> [Text passage]:
BEGIN
US 5395215 A
A support structure for the rotatable housing of a liquid ring pump includes a stationary structure disposed circumferentially around the housing, and a plurality of rollers rotatably and removably mounted on the stationary structure. The rollers support the housing for rotation, and they are distributed axially along and circumferentially about the housing so that any one roller can be removed (e.g., for repair or replacement) without disturbing operation of the pump.
1. A support for a substantially cylindrical, radially outer surface of a housing of a liquid ring pump comprising:
a stationary support structure adjacent to but spaced radially outward from said housing surface;
a plurality of substantially cylindrical rollers distributed axially along said housing surface and circumferentially around said housing surface, each of said rollers having a substantially cylindrical, radially outer bearing surface; and
a mounting for rotatably mounting each of said rollers on said support structure so that a longitudinal axis of each roller is substantially parallel to a longitudinal axis of said housing and the bearing surface of each roller is in contact with said housing surface in order to rotatably support said housing relative to said support structure, each of said mountings permitting the removal and replacement of an associated roller without the need to alter the relative positions of said housing and said support structure, the number and distribution of said rollers being sufficient to allow said removal and replacement of at least one of said rollers while the remainder of said rollers continue to rotatably support said housing relative to said support structure.
END
> [Provided material]:
BEGIN
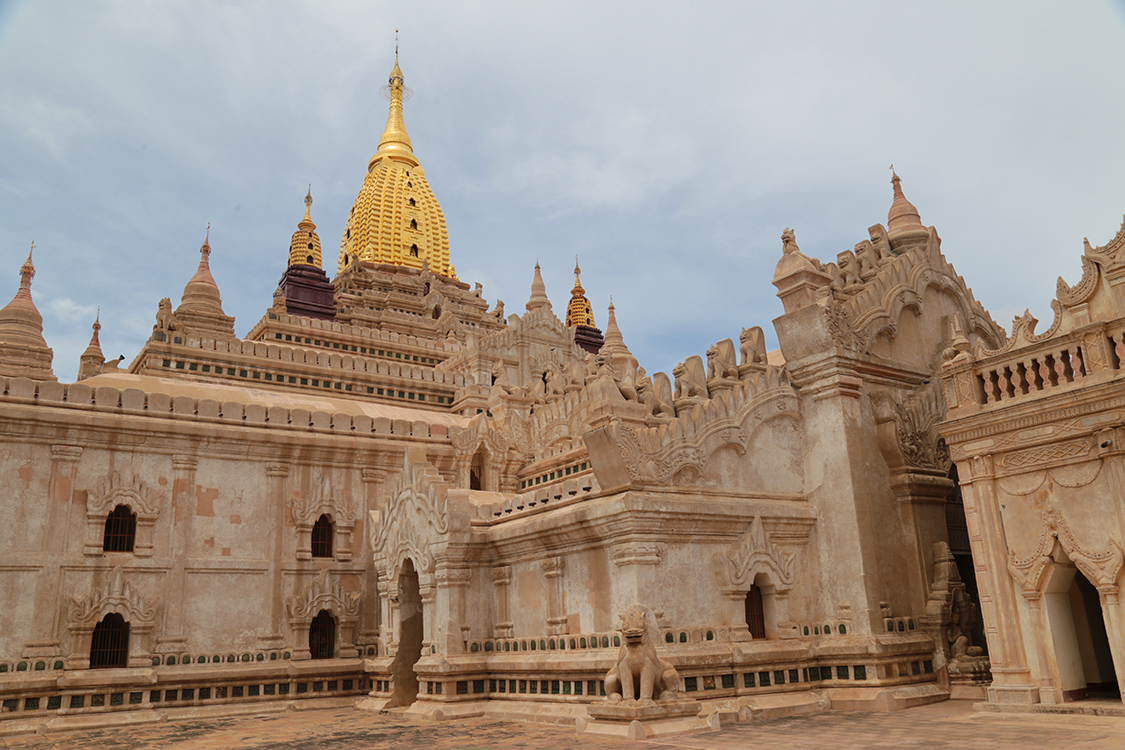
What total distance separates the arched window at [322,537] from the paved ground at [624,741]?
4.80 m

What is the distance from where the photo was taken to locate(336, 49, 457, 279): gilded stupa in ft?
162

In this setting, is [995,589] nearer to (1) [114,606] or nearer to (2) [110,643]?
(1) [114,606]

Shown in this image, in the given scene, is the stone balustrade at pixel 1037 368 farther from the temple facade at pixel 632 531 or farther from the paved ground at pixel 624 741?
the paved ground at pixel 624 741

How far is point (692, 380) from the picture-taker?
1950 centimetres

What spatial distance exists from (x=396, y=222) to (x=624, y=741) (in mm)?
40845

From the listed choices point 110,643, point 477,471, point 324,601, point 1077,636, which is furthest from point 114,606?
point 1077,636

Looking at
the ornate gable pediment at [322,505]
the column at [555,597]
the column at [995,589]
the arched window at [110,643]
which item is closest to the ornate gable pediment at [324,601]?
the ornate gable pediment at [322,505]

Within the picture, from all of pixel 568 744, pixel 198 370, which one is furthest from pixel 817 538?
pixel 198 370

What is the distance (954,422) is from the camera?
1574 cm

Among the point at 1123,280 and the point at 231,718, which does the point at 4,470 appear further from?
the point at 1123,280

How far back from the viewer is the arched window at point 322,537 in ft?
77.4

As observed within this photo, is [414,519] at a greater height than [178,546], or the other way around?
[414,519]

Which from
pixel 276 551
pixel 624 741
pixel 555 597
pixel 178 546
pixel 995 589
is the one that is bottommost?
pixel 624 741

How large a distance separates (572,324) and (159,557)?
48.3m
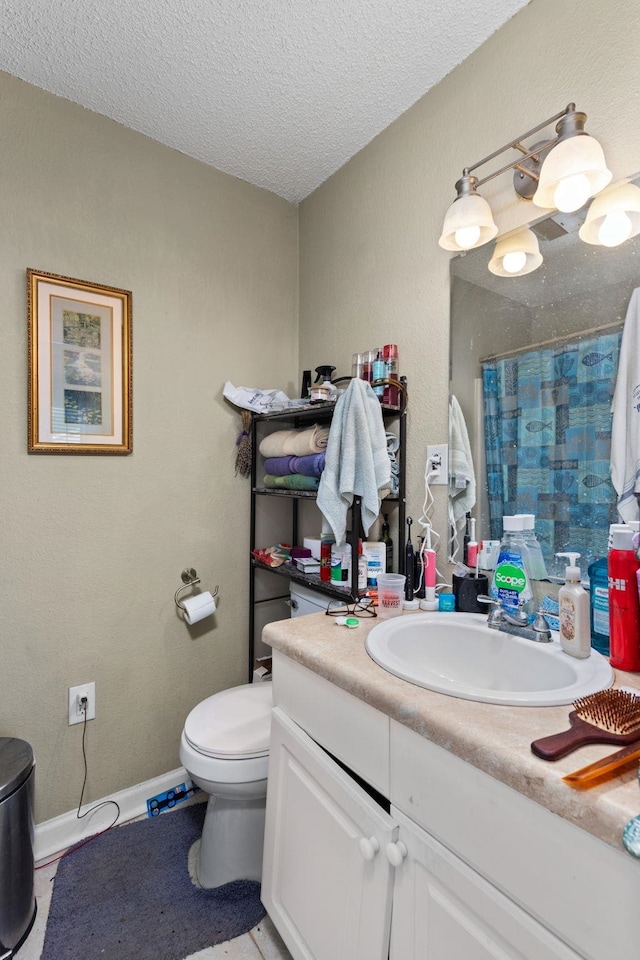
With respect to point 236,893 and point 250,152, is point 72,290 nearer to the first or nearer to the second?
point 250,152

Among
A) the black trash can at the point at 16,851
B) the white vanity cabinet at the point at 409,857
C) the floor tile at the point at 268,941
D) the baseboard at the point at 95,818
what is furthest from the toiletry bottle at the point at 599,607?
the baseboard at the point at 95,818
END
> [To-do list]:
(1) List the components that claim 1 of the liquid ring pump patent above names as making up the housing support.
(2) Carry the liquid ring pump patent text above forward past its final sentence.

> [Responses to the exercise]:
(1)
- A stationary support structure adjacent to but spaced radially outward from the housing surface
- A plurality of substantially cylindrical rollers distributed axially along and circumferentially around the housing surface
- A mounting for rotatably mounting each of the rollers on the support structure

(2)
2. The apparatus defined in claim 1 wherein each of said mounting means mounts the associated roller on a radially outer surface of said support structure.
3. The apparatus defined in claim 1 wherein each of said mountings allows the associated roller to be removed radially outward from said housing surface.
4. The apparatus defined in claim 1 wherein said support structure is substantially annular about said housing surface.
5. The apparatus defined in claim 4 wherein each roller extends through an associated aperture in said support structure.
6. The apparatus defined in claim 1 wherein each of said mountings comprises:
a shaft extending through the associated roller; and
means for removably securing each axial end of the shaft to said support structure.
7. The apparatus defined in claim 5 wherein each of said means for removably securing comprises:
a member for receiving the associated axial end of the shaft; and
a bolt for bolting said member to said support structure.
This invention relates to liquid ring pumps, and more particularly to structures for supporting the rotatable housings of liquid ring pumps having such housings.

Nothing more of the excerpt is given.